*** Material provided Section Begins ***

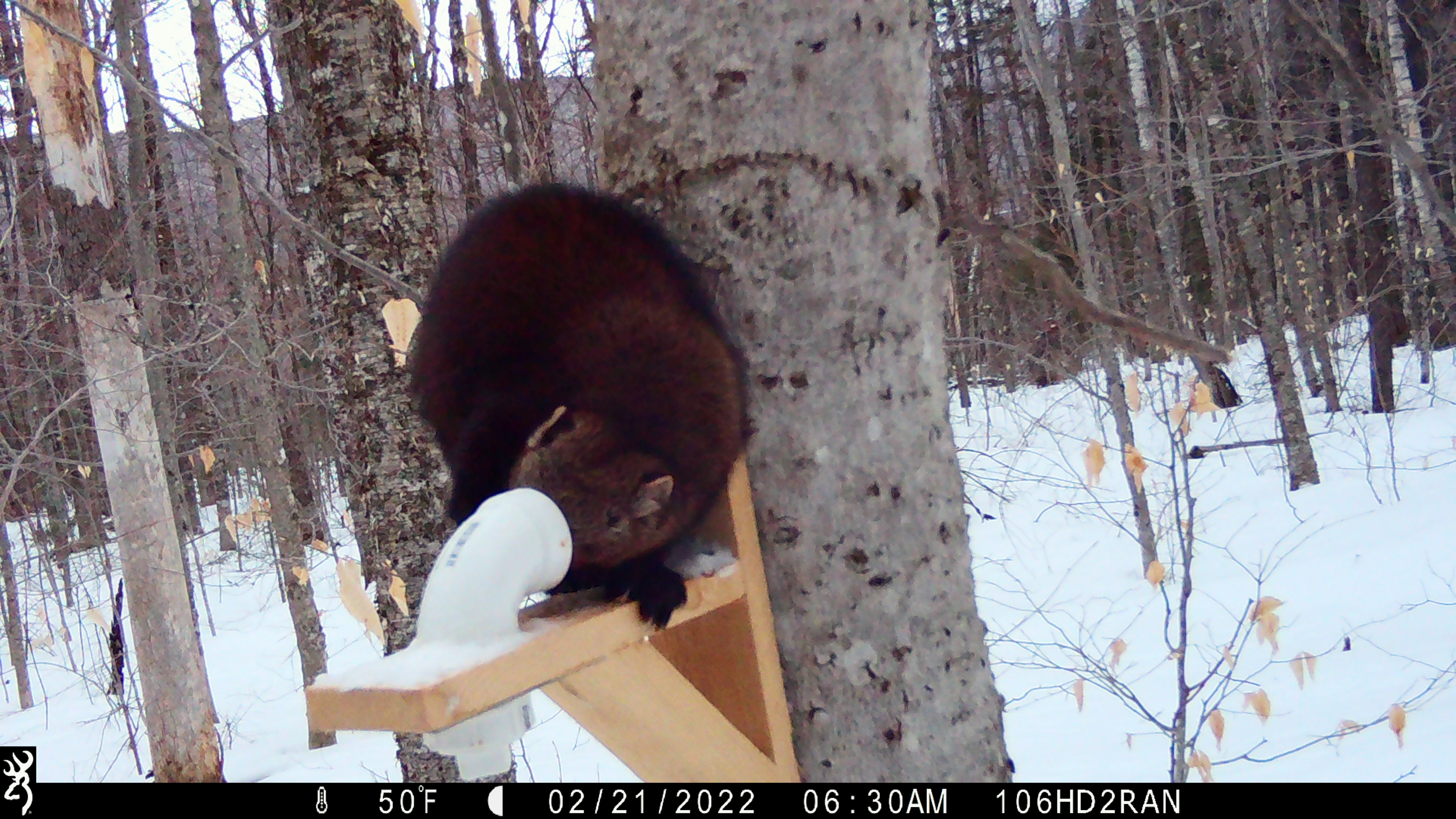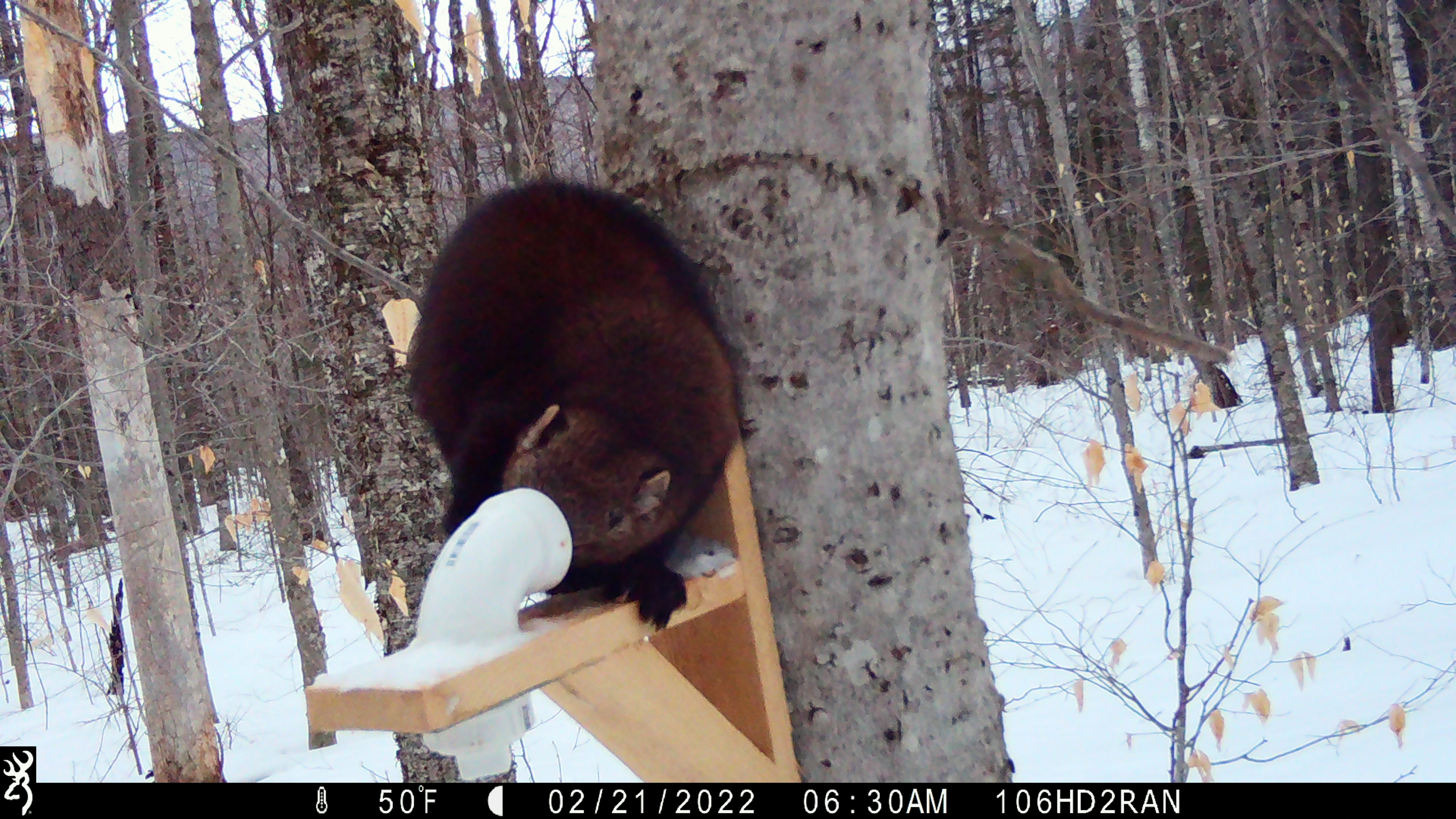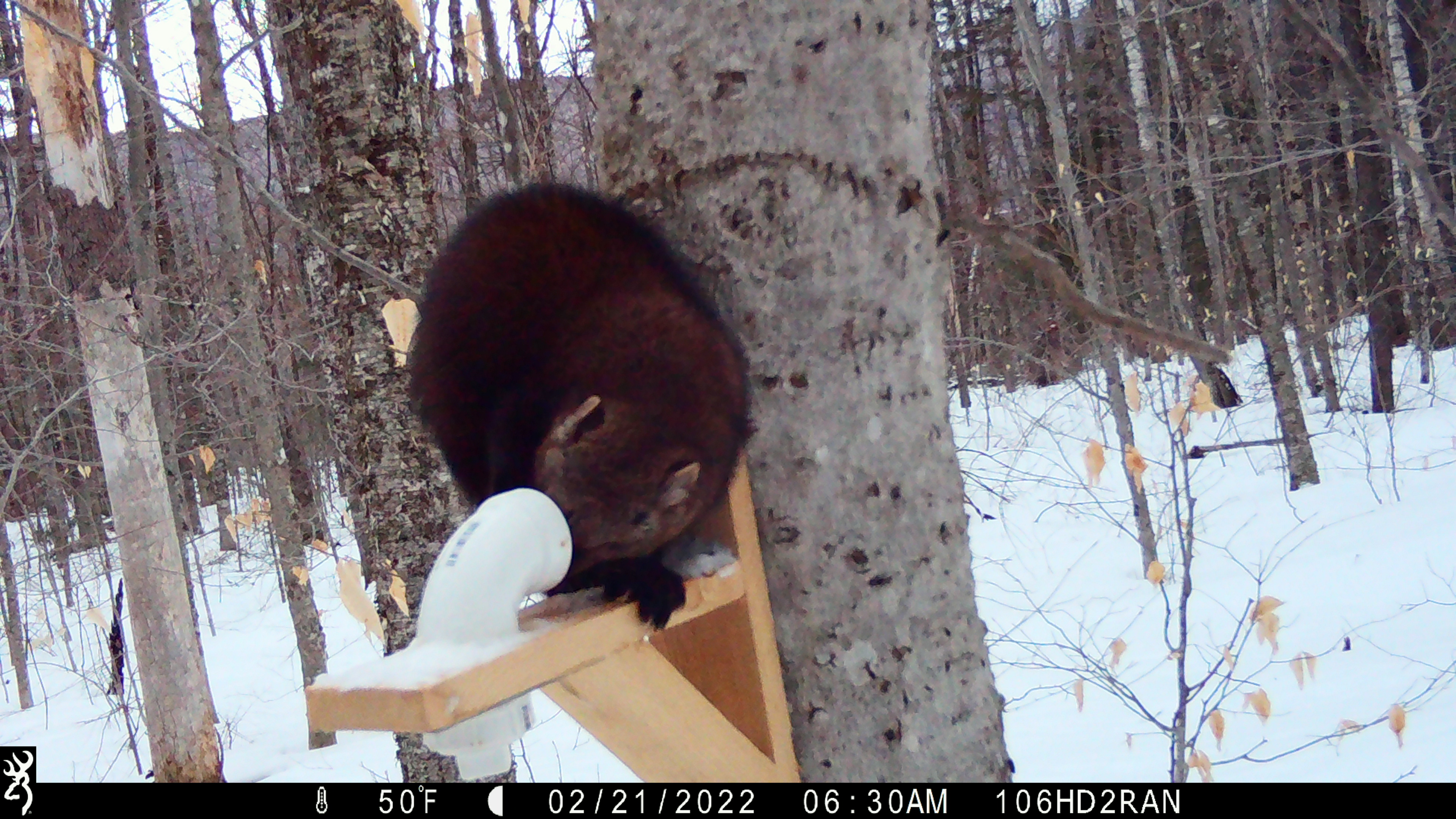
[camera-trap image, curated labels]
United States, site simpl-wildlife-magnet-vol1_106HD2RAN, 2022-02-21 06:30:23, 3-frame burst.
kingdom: Animalia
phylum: Chordata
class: Mammalia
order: Carnivora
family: Mustelidae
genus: Pekania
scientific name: Pekania pennanti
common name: fisher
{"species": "fisher (Pekania pennanti)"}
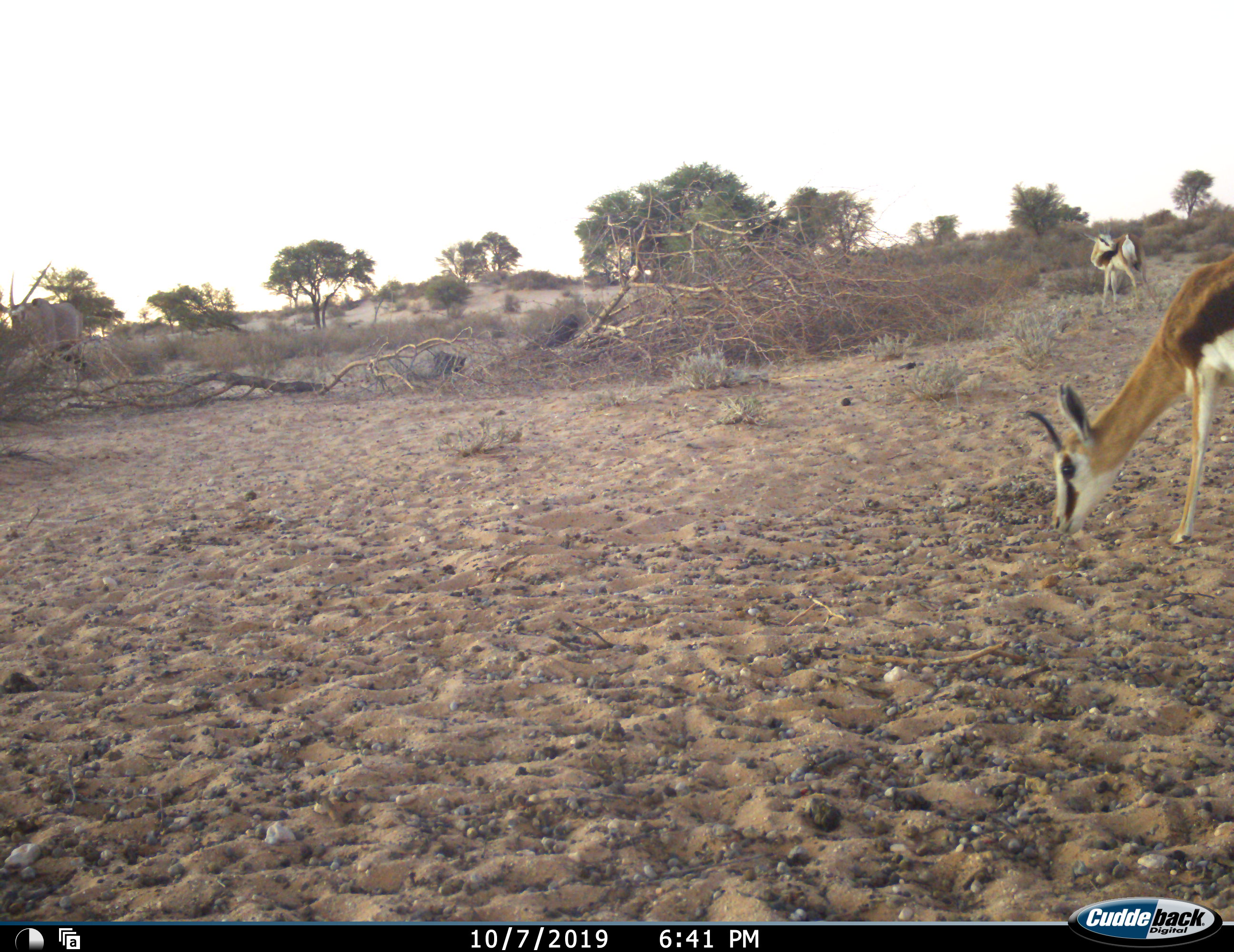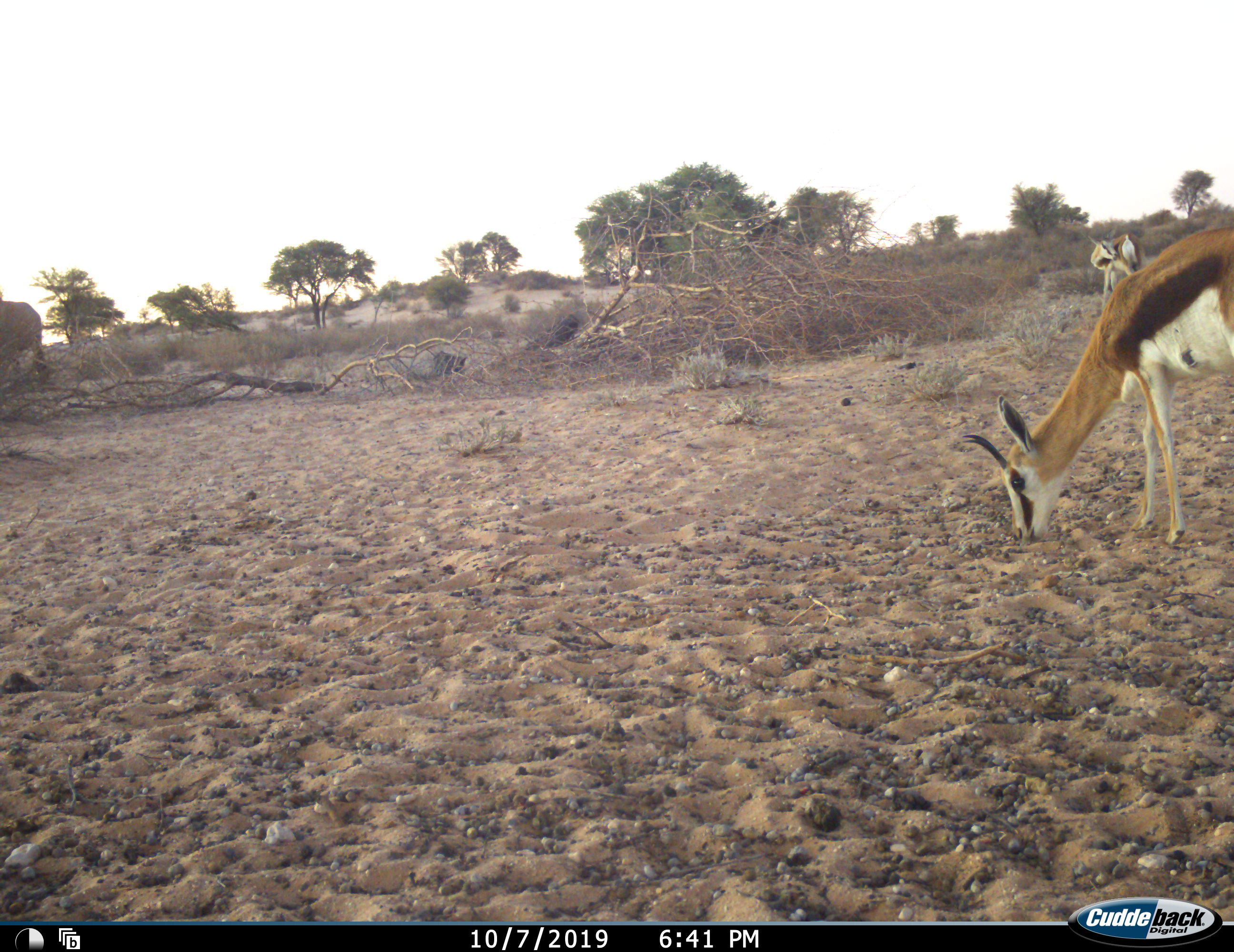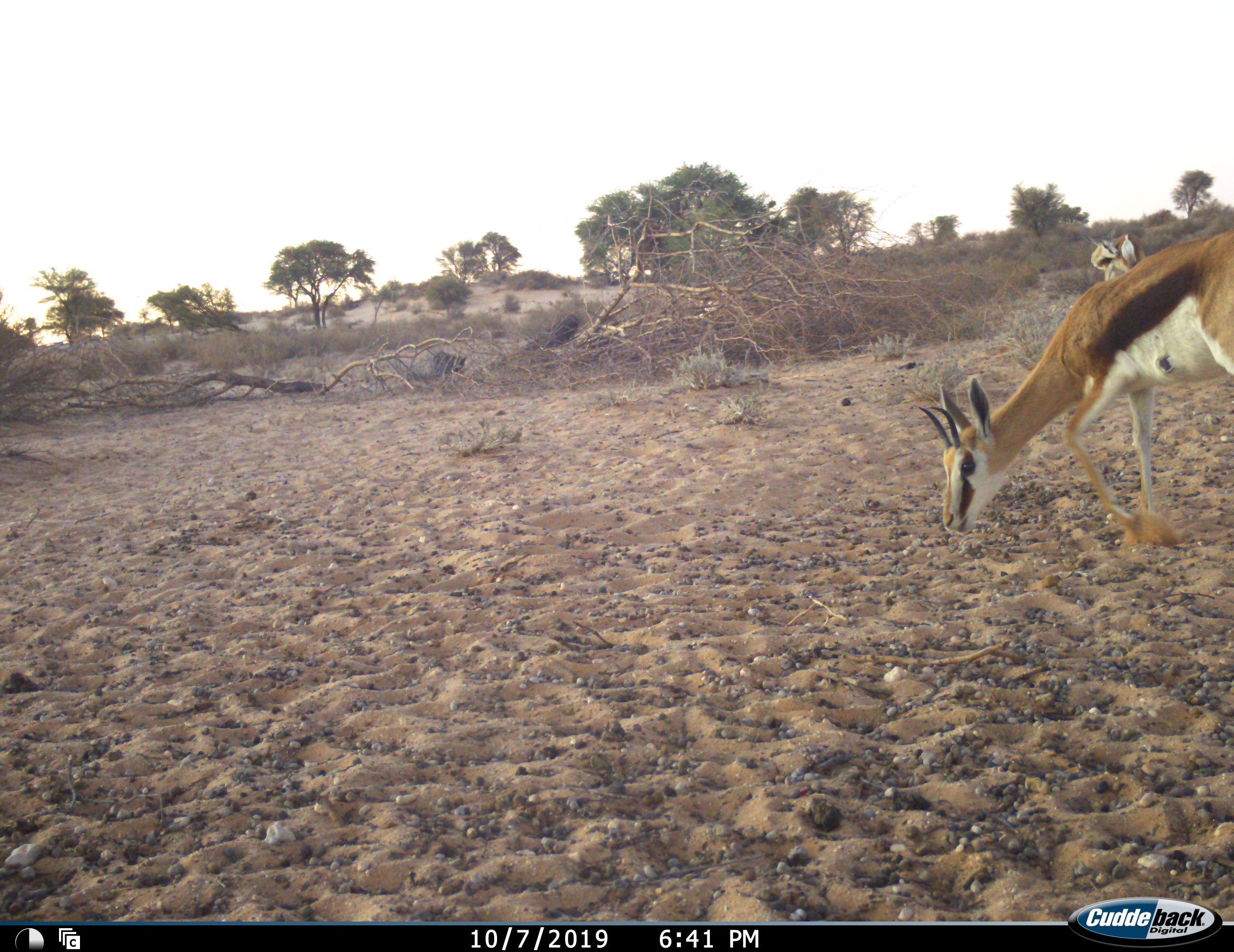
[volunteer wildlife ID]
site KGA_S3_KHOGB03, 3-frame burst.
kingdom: Animalia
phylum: Chordata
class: Mammalia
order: Artiodactyla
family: Bovidae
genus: Antidorcas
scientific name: Antidorcas marsupialis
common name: springbok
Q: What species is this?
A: Springbok (Antidorcas marsupialis).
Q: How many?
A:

*** Material provided Section Ends ***

* Task instructions *
For every line in the listing above that contains "site", copy that line.

* Written solution *
United States, site simpl-wildlife-magnet-vol1_106HD2RAN, 2022-02-21 06:30:23, 3-frame burst.
site KGA_S3_KHOGB03, 3-frame burst.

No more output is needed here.